## CHALLENGE
Which lines in the material below contain the word "between"? Copy out each of those lines in full.

## GIVEN RECORDS
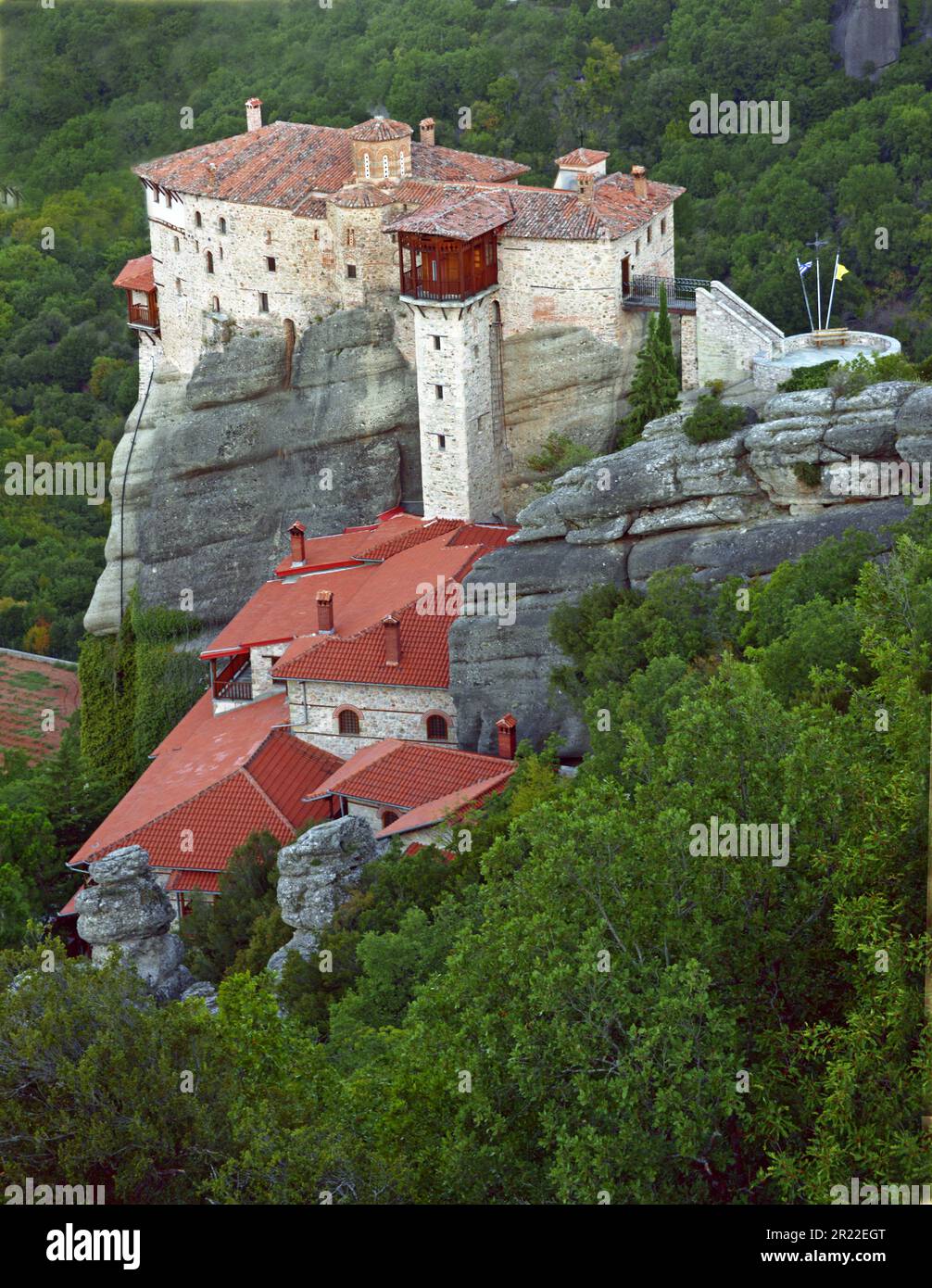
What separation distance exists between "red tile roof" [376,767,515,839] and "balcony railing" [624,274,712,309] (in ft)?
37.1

...

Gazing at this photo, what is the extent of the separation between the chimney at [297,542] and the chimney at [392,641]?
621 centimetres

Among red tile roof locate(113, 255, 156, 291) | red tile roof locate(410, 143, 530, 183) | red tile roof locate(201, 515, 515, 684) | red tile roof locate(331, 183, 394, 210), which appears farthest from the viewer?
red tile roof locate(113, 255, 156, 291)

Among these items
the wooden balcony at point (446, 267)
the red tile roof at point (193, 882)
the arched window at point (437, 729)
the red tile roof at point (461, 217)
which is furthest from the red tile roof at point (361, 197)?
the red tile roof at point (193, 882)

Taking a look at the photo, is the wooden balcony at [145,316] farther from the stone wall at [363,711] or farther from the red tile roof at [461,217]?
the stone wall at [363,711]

## ANSWER TO THIS EXERCISE
What separation distance exists between "red tile roof" [376,767,515,839] and "balcony railing" [624,274,712,309] (in ft)?
Gazing at this photo, what is the extent of the separation between the chimney at [297,542] and the chimney at [392,641]?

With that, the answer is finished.